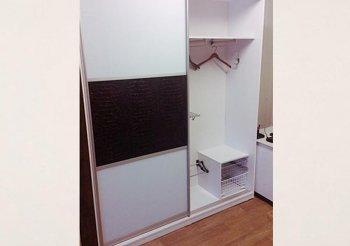 Шкафы купе под кожу белые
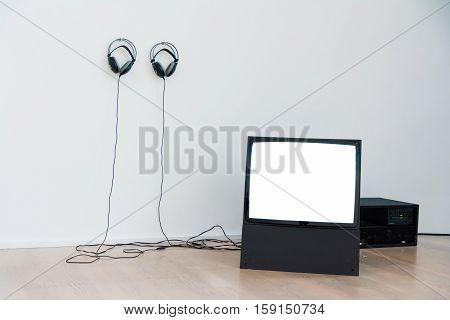 Vintage Crt Tv Screen Blank White Isolated Headphones View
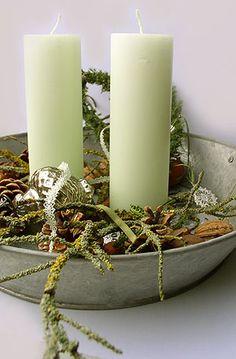 Kaarsen in zinken bak met takjes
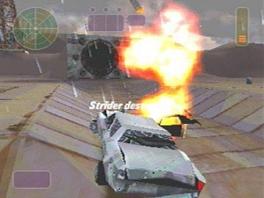 Meestal betekenen auto's in games: RACEN. In deze game betekent het SCHIETEN.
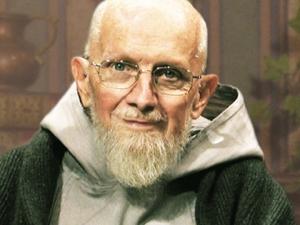 Le Père Benedict Groeschel, CFR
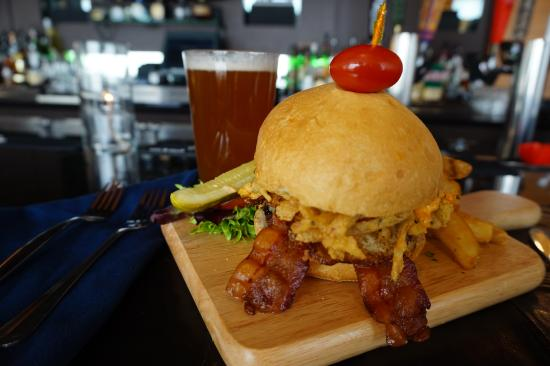 Six South St Hotel: SSS Bistro Burger
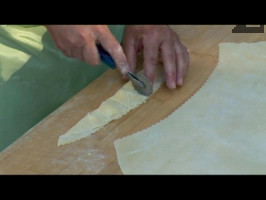 Режат се с вълнообразен валяк ( наричан пинтен ), за да се получат малки тестени хапки, пълни със сирене /тачки/ или равиоли.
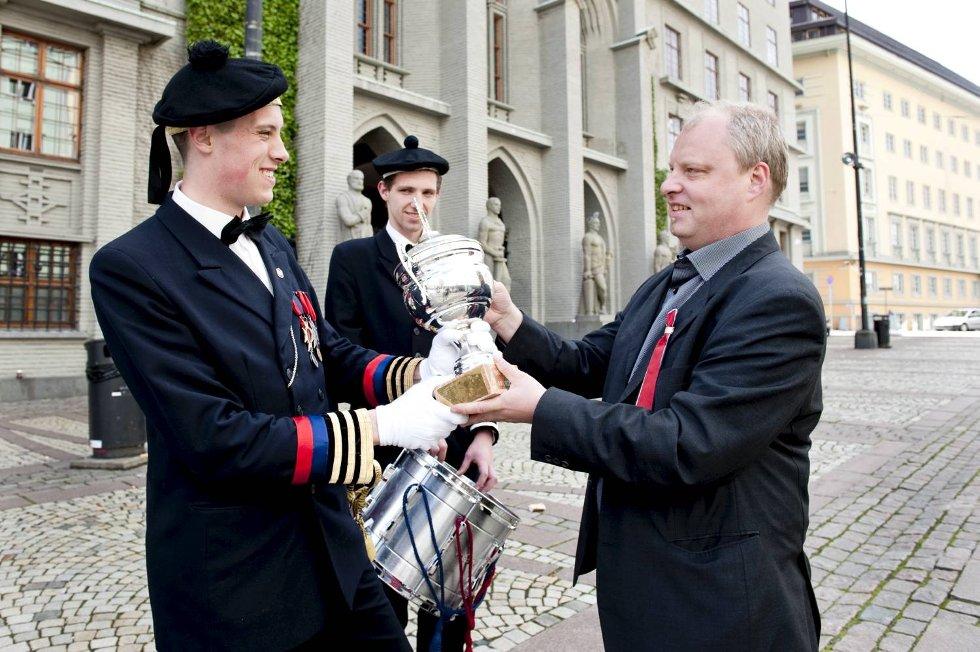Sjef Chase Alexander Jordal (18) får pokalen av BAs Olav sundvor. Bak Kay Bertin Thowsen (15).  (Foto: Skjalg Ekeland)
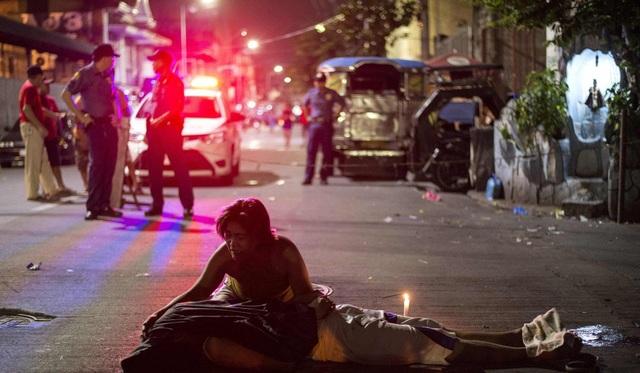 Một nghi phạm ma túy bị bắn chết trên đường phố Manila (Ảnh: AFP)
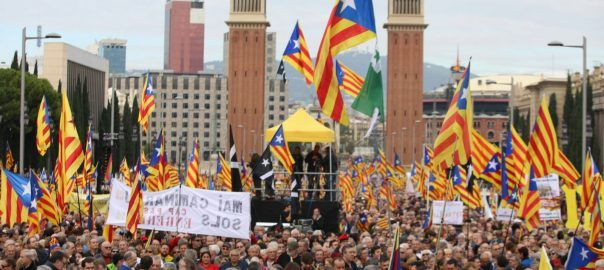 80,000 people defend Catalan institutions at rally against Spain's use of the courts to halt independence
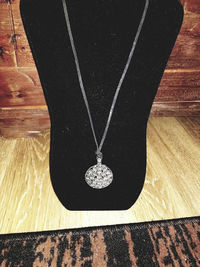 Hobo Chic Large Silver Flower Pendant Necklace. $15.00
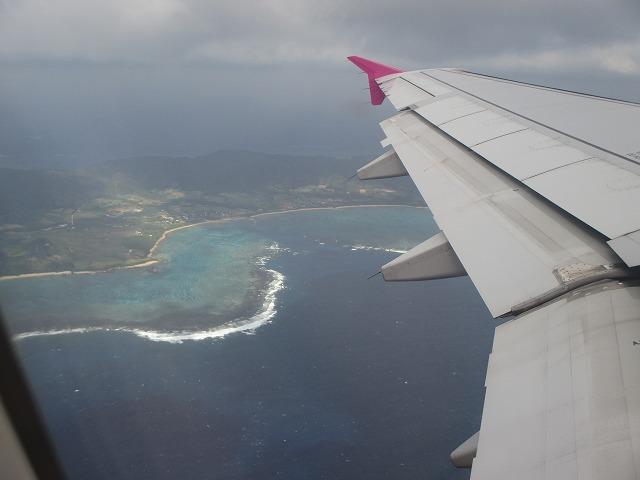 飛行機の羽と上から見る石垣島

+ + + + + + +

How to complete this task: Without the pictures, restate all the entries above exactly.

Answer for this exercise:
 Шкафы купе под кожу белые
 Vintage Crt Tv Screen Blank White Isolated Headphones View
 Kaarsen in zinken bak met takjes
 Meestal betekenen auto's in games: RACEN. In deze game betekent het SCHIETEN.
 Le Père Benedict Groeschel, CFR
 Six South St Hotel: SSS Bistro Burger
 Режат се с вълнообразен валяк ( наричан пинтен ), за да се получат малки тестени хапки, пълни със сирене /тачки/ или равиоли.
Sjef Chase Alexander Jordal (18) får pokalen av BAs Olav sundvor. Bak Kay Bertin Thowsen (15).  (Foto: Skjalg Ekeland)
 Một nghi phạm ma túy bị bắn chết trên đường phố Manila (Ảnh: AFP)
 80,000 people defend Catalan institutions at rally against Spain's use of the courts to halt independence
 Hobo Chic Large Silver Flower Pendant Necklace. $15.00
 飛行機の羽と上から見る石垣島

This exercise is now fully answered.